### 抽出テキスト
□ □ □

〈医学部生へ〉 医学を楽しむ具体的な方法
↑責任は、マイナスの面だけではないと橋本は考えています
こんにちは。「先生の患者さんはどういう人が多いんですか?」と聞かれた橋本です。そうですね、最近は「ファンです!」みたいな感じの患者さんが多いですね。顔を見ると、薬を飲むより元気になってくれるんですって。嬉しいですねえ。
医学部生さんから、「医学部に入って、責任感を重く感じるようになりました。なにか漠然とした不安に悩まされています」という相談を頂きましたので、コラムを書きたいと思います。
医学部生の心
まず、私のところに相談に来てくれる医学部生の言葉を挙げてみたいと思います。
「あまり責任感の自覚がないまま医学部に入ってしまいました。罪悪感さえ感じています」
「自分が医師にふさわしいなんてことはありません。僕よりもっと責任感の強い人が医学部に入るべきだったんじゃないかと思います」
「将来医者をやるイメージがわきません。周りには言えないが、医者として一生働きたいとは思わない」
「一生勉強になるって良くわかった。疲れた」
「周囲の期待が重い。自分はそんなに強くない。勘弁してほしい」
「浪人までして入った。辞めたくてもそんなこと人に言えない」
「僕はそんなに強い人間じゃない!」
「今まで自分のために頑張ることで頑張れました。これから人のために頑張るなんて出来るのでしょうか」
医者になった人のほとんど全員が、過去に頭をよぎった言葉があると思います。私も相談を受ける度に「なるほど。そんな風に悩むことがあったな」と思います。
では、このコラムでは切り口を変えて、責任感について「法律的・論理的」に考えてみましょう。(ちなみに私は昔、医療訴訟について考える「Medical &Law study」という団体にお邪魔して勉強していたことがありました。今でも勉強を続けています)
「曖昧なままきちんとやること」が責任
責任感の前に「責任」について考えてみます。
まず、法的な話しからしますと、責任は「診療契約」の際に生じます。病院に来た患者さんに対して、医師が診療行為を行うことを約束する契約です。

□ □ □

### 課題
医学部生向けのコラムの「医学部生さんから、「医学部に」から下の「ったんじゃないかと思います」」までをすべて書き写し、「責任感」を「使命感」に差し替えてください。

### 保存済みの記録
□ □ □

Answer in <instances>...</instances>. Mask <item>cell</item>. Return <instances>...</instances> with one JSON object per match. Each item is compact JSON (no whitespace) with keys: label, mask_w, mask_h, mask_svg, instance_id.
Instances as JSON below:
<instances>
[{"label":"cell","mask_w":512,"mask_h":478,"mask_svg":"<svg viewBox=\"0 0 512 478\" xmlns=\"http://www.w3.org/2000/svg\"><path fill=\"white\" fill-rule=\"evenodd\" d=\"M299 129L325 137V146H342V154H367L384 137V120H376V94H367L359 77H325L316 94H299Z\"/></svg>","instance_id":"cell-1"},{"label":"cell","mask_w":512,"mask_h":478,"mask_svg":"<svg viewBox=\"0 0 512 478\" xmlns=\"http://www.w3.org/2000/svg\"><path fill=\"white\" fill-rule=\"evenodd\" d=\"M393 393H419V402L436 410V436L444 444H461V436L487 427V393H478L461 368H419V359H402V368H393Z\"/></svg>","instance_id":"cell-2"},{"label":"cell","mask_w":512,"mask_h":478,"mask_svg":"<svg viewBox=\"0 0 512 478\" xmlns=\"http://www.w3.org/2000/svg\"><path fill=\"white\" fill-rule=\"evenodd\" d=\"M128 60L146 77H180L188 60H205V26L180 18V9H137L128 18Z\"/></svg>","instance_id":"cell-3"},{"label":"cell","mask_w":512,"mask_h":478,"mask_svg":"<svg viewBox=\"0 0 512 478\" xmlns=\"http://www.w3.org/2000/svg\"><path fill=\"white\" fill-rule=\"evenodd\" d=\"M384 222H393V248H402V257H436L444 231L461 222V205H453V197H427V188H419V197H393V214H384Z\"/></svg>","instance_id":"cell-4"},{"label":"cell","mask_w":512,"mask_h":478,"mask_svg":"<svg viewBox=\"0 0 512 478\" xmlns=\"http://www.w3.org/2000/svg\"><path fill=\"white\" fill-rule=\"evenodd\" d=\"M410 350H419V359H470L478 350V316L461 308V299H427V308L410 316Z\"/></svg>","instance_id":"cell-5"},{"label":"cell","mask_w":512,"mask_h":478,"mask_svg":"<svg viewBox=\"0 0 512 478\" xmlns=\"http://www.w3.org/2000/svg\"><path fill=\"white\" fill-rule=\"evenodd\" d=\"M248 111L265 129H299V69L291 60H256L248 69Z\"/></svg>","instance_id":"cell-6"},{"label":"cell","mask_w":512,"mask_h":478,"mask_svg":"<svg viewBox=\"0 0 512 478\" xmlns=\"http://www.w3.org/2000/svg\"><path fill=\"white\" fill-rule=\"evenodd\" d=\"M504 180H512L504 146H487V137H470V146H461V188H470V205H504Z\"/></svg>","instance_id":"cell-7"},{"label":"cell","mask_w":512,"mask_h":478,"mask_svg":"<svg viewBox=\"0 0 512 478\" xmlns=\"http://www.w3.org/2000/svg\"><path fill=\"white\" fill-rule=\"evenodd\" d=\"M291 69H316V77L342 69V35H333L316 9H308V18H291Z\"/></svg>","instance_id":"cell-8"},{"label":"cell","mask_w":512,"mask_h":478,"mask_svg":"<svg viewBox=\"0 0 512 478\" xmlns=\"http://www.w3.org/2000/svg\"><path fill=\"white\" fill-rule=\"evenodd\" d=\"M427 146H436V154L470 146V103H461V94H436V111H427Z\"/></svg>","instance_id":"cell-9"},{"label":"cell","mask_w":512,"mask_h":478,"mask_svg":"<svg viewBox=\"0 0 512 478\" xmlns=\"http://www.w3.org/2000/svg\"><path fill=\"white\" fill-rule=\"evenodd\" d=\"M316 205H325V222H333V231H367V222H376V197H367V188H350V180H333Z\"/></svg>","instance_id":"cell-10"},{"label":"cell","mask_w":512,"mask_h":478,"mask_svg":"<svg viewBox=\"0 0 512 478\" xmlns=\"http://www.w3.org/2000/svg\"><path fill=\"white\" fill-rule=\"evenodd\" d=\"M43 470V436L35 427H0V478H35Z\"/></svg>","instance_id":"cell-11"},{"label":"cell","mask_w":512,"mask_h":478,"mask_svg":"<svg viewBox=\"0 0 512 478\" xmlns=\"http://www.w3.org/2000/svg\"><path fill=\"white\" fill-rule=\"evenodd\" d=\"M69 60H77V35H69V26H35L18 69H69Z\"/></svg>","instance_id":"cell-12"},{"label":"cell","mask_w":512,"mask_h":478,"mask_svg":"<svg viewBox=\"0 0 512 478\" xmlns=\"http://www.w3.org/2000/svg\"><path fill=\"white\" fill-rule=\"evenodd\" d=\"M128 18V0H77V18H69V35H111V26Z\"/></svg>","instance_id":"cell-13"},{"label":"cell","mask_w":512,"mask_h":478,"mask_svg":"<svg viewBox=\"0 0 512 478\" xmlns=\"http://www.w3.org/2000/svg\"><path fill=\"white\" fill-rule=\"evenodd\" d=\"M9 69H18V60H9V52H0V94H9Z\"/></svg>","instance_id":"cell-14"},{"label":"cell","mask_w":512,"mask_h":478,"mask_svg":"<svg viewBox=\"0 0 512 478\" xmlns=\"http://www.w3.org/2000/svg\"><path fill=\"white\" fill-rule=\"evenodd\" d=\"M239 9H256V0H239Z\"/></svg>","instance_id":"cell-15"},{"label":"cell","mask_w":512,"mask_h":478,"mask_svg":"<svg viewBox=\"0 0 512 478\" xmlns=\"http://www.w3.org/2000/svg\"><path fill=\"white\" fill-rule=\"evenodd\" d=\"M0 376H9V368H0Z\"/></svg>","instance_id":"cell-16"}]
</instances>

□ □ □

### 期待される出力
医学部生さんから、「医学部に入って、使命感を重く感じるようになりました。なにか漠然とした不安に悩まされています」という相談を頂きましたので、コラムを書きたいと思います。
医学部生の心
まず、私のところに相談に来てくれる医学部生の言葉を挙げてみたいと思います。
「あまり使命感の自覚がないまま医学部に入ってしまいました。罪悪感さえ感じています」
「自分が医師にふさわしいなんてことはありません。僕よりもっと使命感の強い人が医学部に入るべきだったんじゃないかと思います」